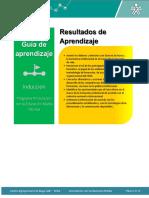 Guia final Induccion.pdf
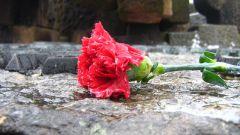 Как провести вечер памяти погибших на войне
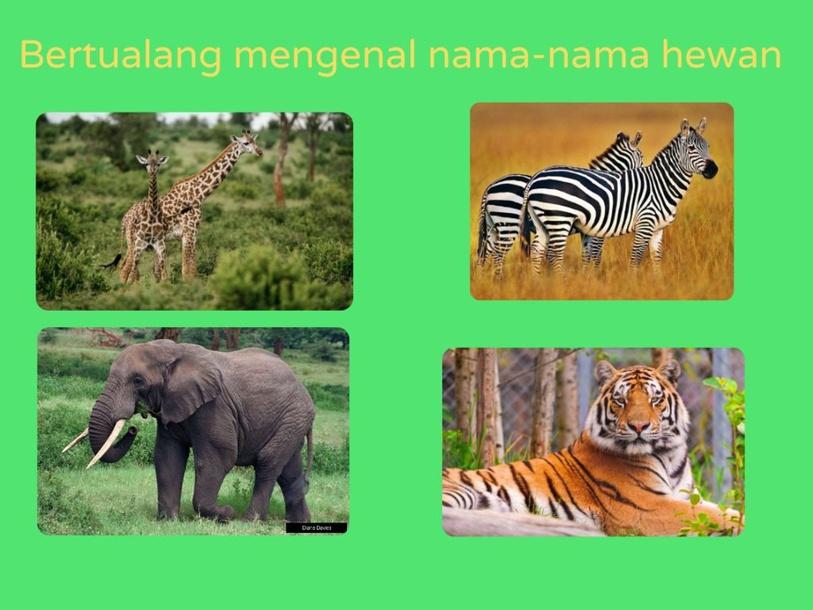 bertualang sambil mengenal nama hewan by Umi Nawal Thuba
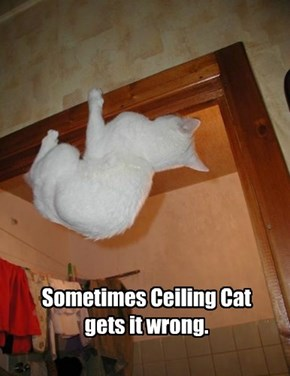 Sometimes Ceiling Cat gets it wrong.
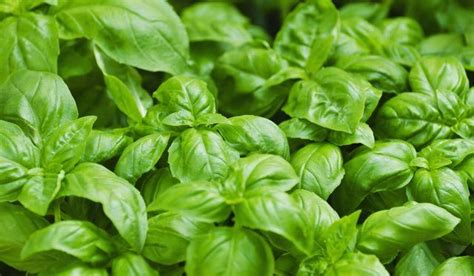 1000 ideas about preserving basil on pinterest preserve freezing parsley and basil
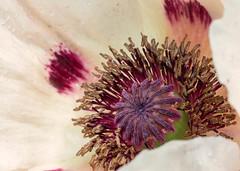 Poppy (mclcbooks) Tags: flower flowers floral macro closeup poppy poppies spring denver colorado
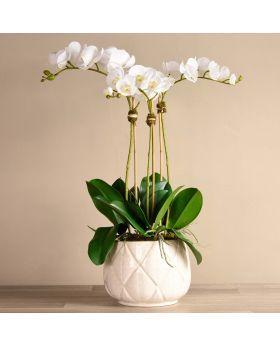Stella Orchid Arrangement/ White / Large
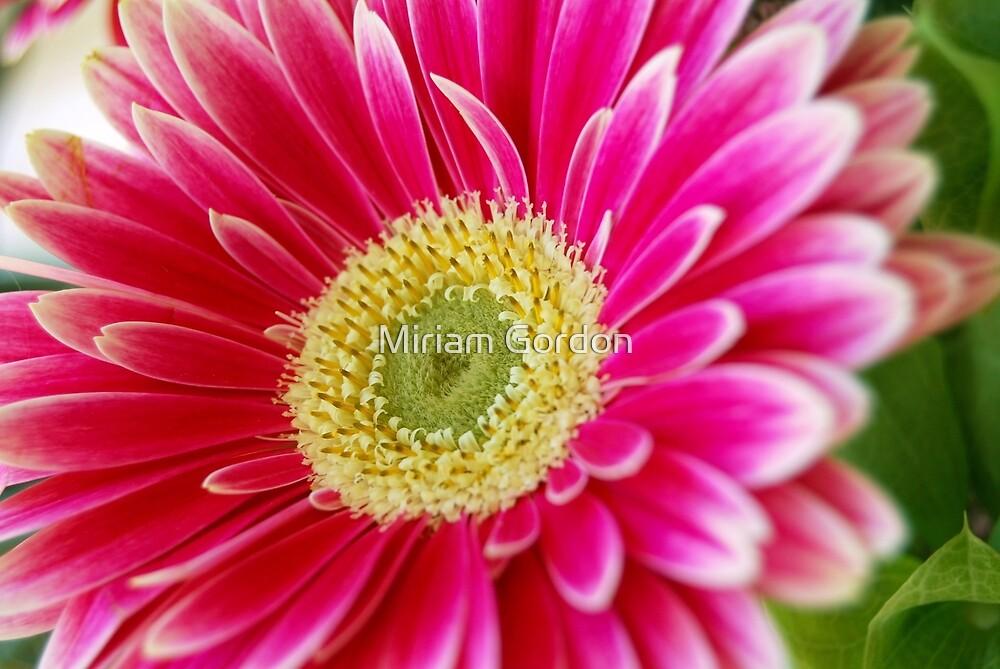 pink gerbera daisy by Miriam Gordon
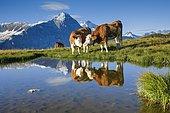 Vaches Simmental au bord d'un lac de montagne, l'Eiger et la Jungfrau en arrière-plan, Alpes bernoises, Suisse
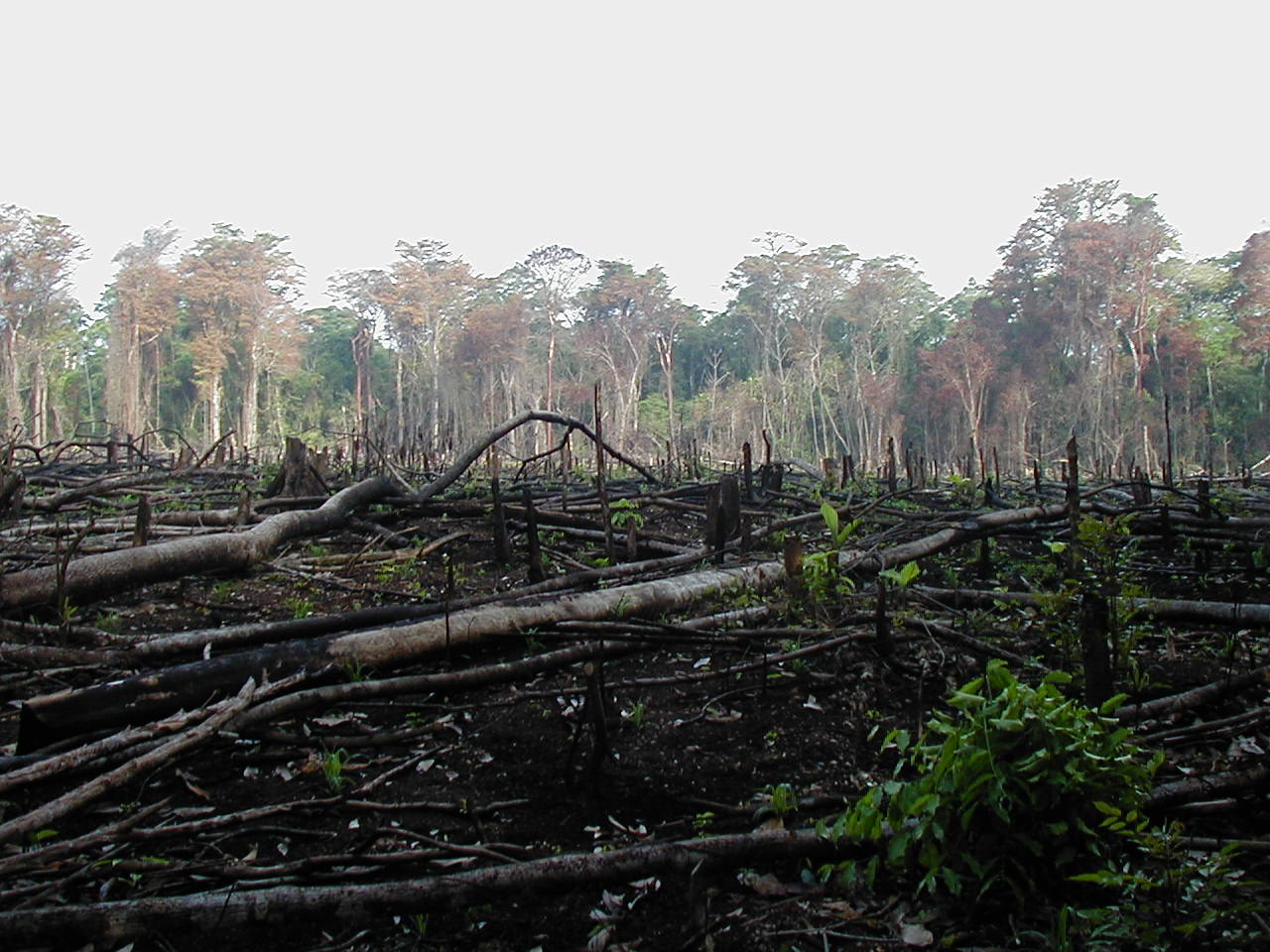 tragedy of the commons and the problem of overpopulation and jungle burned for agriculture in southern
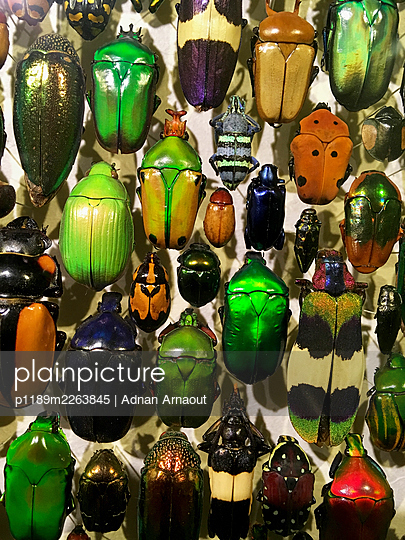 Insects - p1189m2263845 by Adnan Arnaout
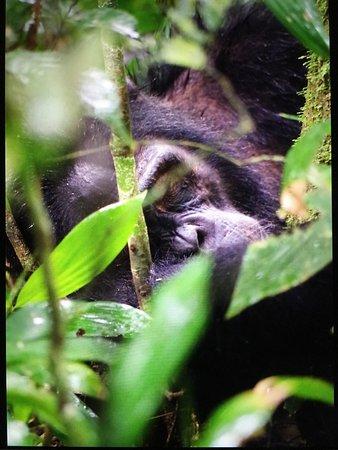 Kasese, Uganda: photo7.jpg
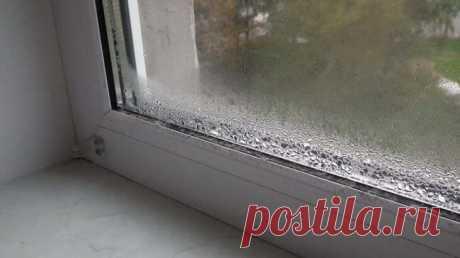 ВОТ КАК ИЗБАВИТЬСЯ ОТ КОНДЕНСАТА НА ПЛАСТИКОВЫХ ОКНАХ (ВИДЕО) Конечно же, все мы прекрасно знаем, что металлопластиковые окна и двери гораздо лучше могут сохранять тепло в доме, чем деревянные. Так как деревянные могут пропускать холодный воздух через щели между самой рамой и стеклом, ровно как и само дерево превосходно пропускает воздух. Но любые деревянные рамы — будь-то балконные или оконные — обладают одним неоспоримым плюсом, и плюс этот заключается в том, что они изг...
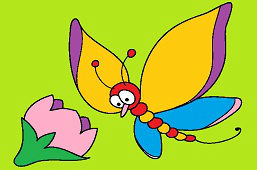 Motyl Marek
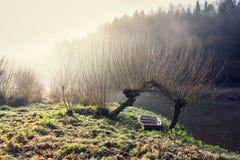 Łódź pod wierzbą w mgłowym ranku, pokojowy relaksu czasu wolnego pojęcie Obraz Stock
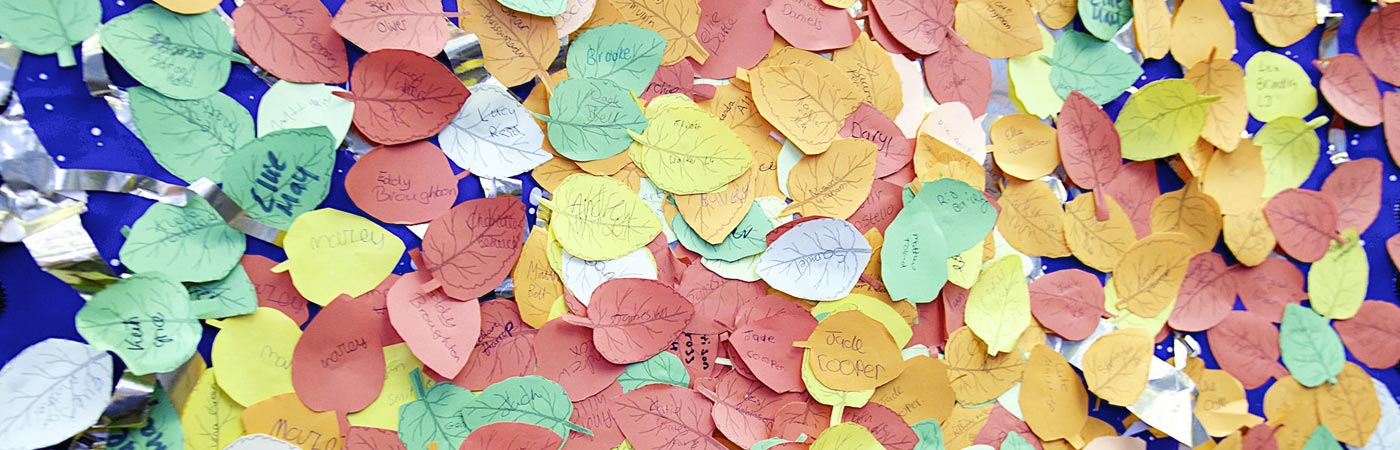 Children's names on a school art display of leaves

================

Brief
Leave the pictures out and reproduce exactly the lines from the top of the listing above through the line with "1000 ideas about".

Output for this task
 Guia final Induccion.pdf
 Как провести вечер памяти погибших на войне
 bertualang sambil mengenal nama hewan by Umi Nawal Thuba
 Sometimes Ceiling Cat gets it wrong.
 1000 ideas about preserving basil on pinterest preserve freezing parsley and basil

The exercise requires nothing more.